Finance and fintech collaboration – the dos and don’ts

  • If you’re a fintech and you want to advance collaboration with a big financial institution, how should you position yourself? Approaching them on a partnership basis is a start;
  • Challenge with fintechs is that they don’t necessarily have audited accounts or collateral – as an investor, you have had to come up with internal solutions to address these challenges. In addition, a fintech’s business model isn’t necessarily to make money/profit so both the large financial institution/investor and the fintech need to be clear on what common goals are;
  • Large financial institutions have an army of people all over GDPR, but most smaller fintechs aren’t even mentioning it – which is paradoxical when a lot of fintechs specialise in legal and compliance;
  • Some tips: it’s useful to plan collaboration using a phased approach; don’t be wed to where you think the partnership should go; don’t try and drive innovation via a structure, it’s really about trying and failing.
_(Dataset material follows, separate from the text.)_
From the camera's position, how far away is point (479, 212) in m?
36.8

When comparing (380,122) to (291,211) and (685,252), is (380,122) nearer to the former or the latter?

Regulating cryptocurrencies: where are we now?

  • Several approaches to this: ban (Bangladesh or Bolivia); isolation (China) and integration (Gibraltar). Five years ago, cryptocurrenices were more of a commodity than anything else but now there are issues of stability, consumer protection which are informing the debate;
  • But here is an asset working like a commodity than a currency;
  • Regulators really need a case-by-case review of cryptocurrencies to decide which is what:
  • They need to look at the economic function of the token and the underlying network/protocol. Some are very straightforward but the vast majority of some form of commodity-like asset (a lot are app coins, which only work in a given network);
  • Will tokenised model of fundraising win over private equity? Comparing voting rights to liquidity – for bitcoin, early stage investors have the ability to vote early, which is invaluable. This could be better than liquidity;
  • Case in point: in Gibraltar, the issue started off as a narrow topic area, but has now expanded in defined crypto asset classes.


Scaling up – financing options for start-ups

  • The kind of businesses that operate in the sector are not mass market, but niche which is why investors tend to look for grit and tenacity in entrepreneurs;
  • There is lots of K out there to do grow but companies that raise millions and still haven’t broken even or have a strong business case are a worrying trend;
  • What should companies think about doing to prepare for a crash? Tips include thinking ahead – put the business in survival mode; raising more money than needed, and; picking decent VCs to work with;
  • IP is becoming more critical in any industries, there no reason it shouldn’t be the same in banking. Banks could be in a tricky situation if they don’t develop their IP like smaller fintechs do;
  • Problem with some aspects of fintech: investors are at the mercy of regulators – investors are regulated entities, and they don’t want exposure to non-regulated assets or assets under scrutiny.


Capturing the regtech opportunity

  • Regulatory drag phenomenon – there is no regulation around new technology but regulation behind innovation. Companies have gone down three routes: building, buying or borrowing technology;
  • Three areas of focus: internet of things, DLT and AI. Regulators are pretty neutral on technology, it’s about the outcome;
  • Regtech's biggest development have been in KYC and AML: regtech tends to look at how we organisations process/look at data. It's helped facilitate reporting, and implement new regulatory requirements.